Quarta Parte: Prisão; Cap. I: Instituições Completas e Austeras

Origem: Cadernos Colaborativos, a enciclopédia livre.

Vigiar e Punir Quarta parte Cap. 1 - Instituições completas e austeras.

Integrantes: Andressa Baptista e Daniel Breiterman Kolker Becman

A prisão não começou na lei penal, mas sim no corpo da sociedade, isto é, na codificação do comportamento, registro, anotações e observações que se constituem sobre o indivíduo. É uma forma de repartimento dos indivíduos e codificação do comportamento contínuo.
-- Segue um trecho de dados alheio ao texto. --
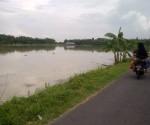 PETANI MERADANG : Kondisi persawahan dengan tanaman padi yang terendam banjir
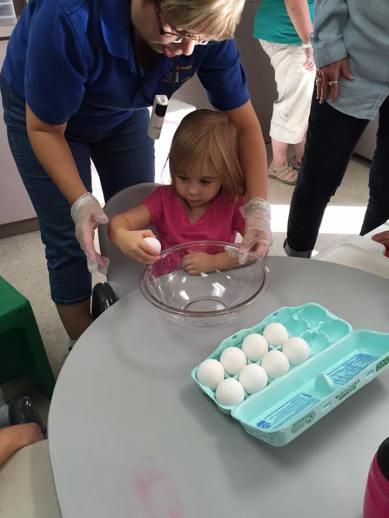 egg activity 3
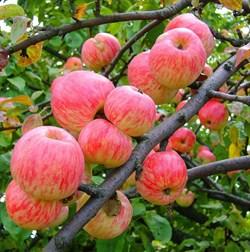 Яблоня Коричное Полосатое - фото 4637
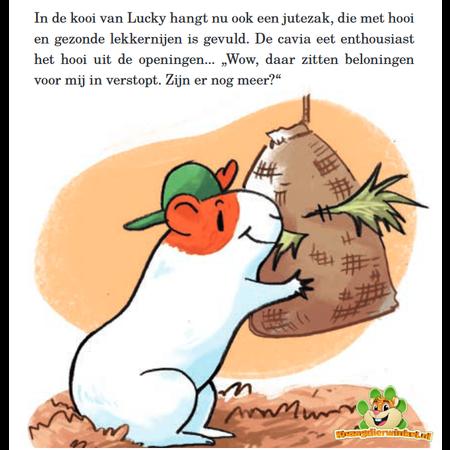 Bunny Nature Hooi Active Snack Favoriete Groenten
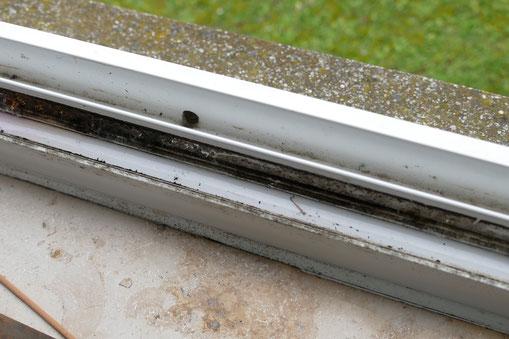 Am Rahmenprofil des Fenster lagen Schimmelpilzbildungen vor.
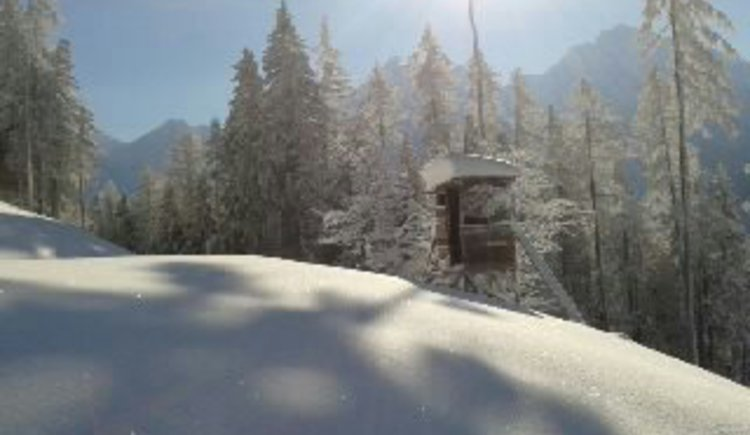 Winterwanderung, Schneeschuhe, Tourenschie, Rodeln\n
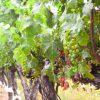 今、おすすめの南アフリカワインは? 最新版プラッターズ・ワインガイドを元に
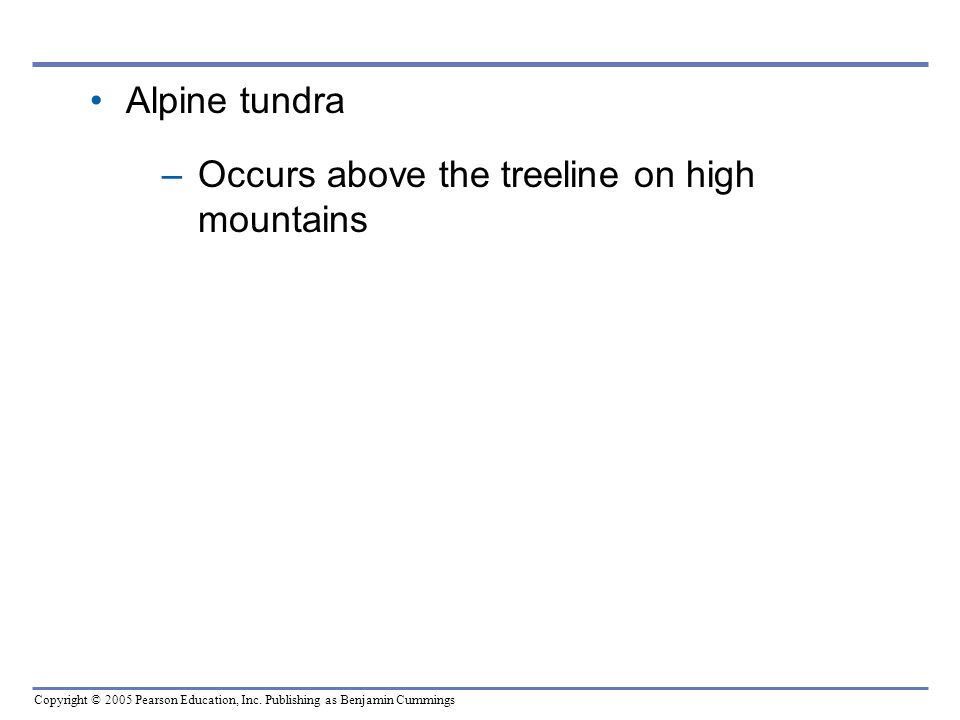 Alpine tundra Occurs above the treeline on high mountains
Prisão: - Mecanismo disciplinar desenvolvido pelo poder de classe . Características importantes: 1) Poder de punir “igualitário” na medida em que ha privação da liberdade. A idéia de igualdade se configura tendo em vista que a liberdade : liga todos os indivíduos por um sentimento universal e constante, é um bem que pertence a todos da mesma maneira e sua perda tem o mesmo preço para todos. 2) Idéia de que infração lesou a sociedade inteira e não apenas a vitima do delito. 3) Papel de aparelho transformador do individuo, isto é, empresa de modificação de individuo. Nesse sentido passa a possuir duas nomenclaturas: prisão castigo, direcionada à punição e prisão aparelho, voltada à transformação e resocialização. Deve portanto ser um aparelho disciplinar exaustivo e de disciplina incessante (diferente da simples privação jurídica da liberdade)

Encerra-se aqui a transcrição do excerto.